Paper-Based Computer Systems Validation in a Digital World?

Paper-Based Computer Systems Validation in a Digital World?

Computer Systems Validation (CSV) can be time-consuming, expensive, stressful, headache-inducing, inefficient, and less than progressive relative to modern technology trends.  Nonetheless, it is an important and required exercise that must encompass the entire application lifecycle.  Unfortunately, the process that many teams have built or inherited in order to meet CSV requirements does little to alleviate these issues and often further exacerbates them.

The paper-based, document-driven methodology of CSV is the most rudimentary form of this practice and its utilization continues to this day.  In the early days of validation, it was widely adopted, and many teams continue to use it simply because it’s what they’ve always done and “it works”.  It does “work”, but the reality is that this approach offers little value other than allowing compliance to be achieved, and simply “allowing” for compliance to be achieved does not mean that CSV is being optimized for compliance, nor does it add real business value or contribute to continuous improvement in software quality.  

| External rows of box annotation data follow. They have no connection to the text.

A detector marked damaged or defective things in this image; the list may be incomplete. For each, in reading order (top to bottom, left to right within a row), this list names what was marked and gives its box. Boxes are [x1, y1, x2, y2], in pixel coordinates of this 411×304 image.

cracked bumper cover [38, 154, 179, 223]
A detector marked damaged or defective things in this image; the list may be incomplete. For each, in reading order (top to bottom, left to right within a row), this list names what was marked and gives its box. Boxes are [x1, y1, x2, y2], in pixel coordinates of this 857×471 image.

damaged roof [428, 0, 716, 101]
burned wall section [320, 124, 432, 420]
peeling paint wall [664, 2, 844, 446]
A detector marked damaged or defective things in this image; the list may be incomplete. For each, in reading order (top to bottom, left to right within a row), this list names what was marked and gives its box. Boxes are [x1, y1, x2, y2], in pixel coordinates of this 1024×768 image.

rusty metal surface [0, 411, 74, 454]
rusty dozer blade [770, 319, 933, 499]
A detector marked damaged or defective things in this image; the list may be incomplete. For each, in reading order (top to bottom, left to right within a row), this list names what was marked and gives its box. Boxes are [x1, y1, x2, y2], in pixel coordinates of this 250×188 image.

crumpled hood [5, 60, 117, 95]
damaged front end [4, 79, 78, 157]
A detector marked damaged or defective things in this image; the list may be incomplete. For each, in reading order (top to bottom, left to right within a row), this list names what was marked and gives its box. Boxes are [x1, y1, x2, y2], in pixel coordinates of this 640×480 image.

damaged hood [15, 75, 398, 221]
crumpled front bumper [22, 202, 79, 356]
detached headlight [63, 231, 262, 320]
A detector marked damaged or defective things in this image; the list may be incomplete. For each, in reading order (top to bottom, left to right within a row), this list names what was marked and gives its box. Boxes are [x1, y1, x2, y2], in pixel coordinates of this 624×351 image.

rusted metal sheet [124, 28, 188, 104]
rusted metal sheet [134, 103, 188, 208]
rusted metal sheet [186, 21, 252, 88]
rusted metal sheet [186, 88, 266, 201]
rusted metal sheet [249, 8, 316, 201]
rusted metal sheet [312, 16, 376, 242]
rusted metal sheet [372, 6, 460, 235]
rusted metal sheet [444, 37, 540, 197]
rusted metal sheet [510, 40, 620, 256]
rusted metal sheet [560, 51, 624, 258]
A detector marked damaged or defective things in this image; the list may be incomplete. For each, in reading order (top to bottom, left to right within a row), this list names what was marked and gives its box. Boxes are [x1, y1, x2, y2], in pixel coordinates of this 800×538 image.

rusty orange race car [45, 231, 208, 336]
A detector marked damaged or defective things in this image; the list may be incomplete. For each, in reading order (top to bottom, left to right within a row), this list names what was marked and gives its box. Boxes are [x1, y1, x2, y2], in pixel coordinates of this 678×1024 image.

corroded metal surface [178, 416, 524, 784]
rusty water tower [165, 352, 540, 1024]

Anyone who has worked with paper-based, document-driven CSV knows that it is prone to inefficiency, high cost, risk, and human error. It’s a very manually intensive process rooted in outdated methodologies that requires a burdensome amount of maintenance.  Yes, tools like Microsoft Word and Excel have aided in the documentation process itself, but they offer nothing by way of providing controls or mechanisms to enforce that defined compliance procedures are being adhered to. As many teams have experienced, this leaves the door wide open for procedural breakdowns, missed steps, required approval signatures to be skipped and documentation to not be captured appropriately. 

No matter how well defined or rigorous an organization’s CSV process may be, it is difficult to enforce without appropriate governance. As a result, the human error variable becomes a very real problem in the paper-based methodology.  From a compliance standpoint, this can certainly lead to costly mistakes and breaches in regulation, but even at the project level this approach is handcuffing and limiting in a way that causes an overall state of operational inefficiency through the application lifecycle.

Projects may be delayed while a Requirement is sitting on a desk waiting to be approved by the business owner who is on vacation. QA just noticed post-test execution that the test was executed, but the test author acted as the approver, so now the approval must be re-routed to re-execute the test.  Maybe a rejection was kicked back with no reason assigned now requiring that the rejector be tracked down to find out what needs to be fixed for approval to achieve the next step.  Over the course of just a single project these issues start to pile up, but over the course of tens, hundreds, or even thousands of projects it becomes a glaring problem with massive negative implications on a team’s efficacy and ultimately an organization’s overall bottom line.  As the issues pile up, so do the stacks of paper.

While all of this is going on, mountains of paper documents (which hopefully contain all the required steps and signatures) are piling up.  That paper needs to be organized, compiled into binders, put in boxes, and packed away into a storage facility.  Soon, we have what closely resembles the closing scene in Raiders of the Lost Arc as we pan out to reveal what appears to be an endless cache of crates full of documentation. 

In today’s age, this seems like an almost unfathomable way to manage data, but it is the reality of what many teams in the Life Sciences field are dealing with.  What do you do when you need to access and reference that data?  What happens when the arbiter of all those records leaves the company unexpectedly?  It’s time for an audit, so how much time does it take to prepare the required documentation for the auditor?  How much time does it take to scour those documents when the auditor requests additional information or verification? The answer is only found in more tedious, manual effort on top of what is already a tedious, manual process.

Moving to paperless validation may be the answer. No more shipping paper documents for review. No more wet signatures. Innovate and modernize CSV by eliminating paper and moving electronic review/approval, and an electronic system of record! Don’t jump straight in, though.  Life Sciences teams should be aware that not all electronic-based approaches are created equal and some are certainly not optimal.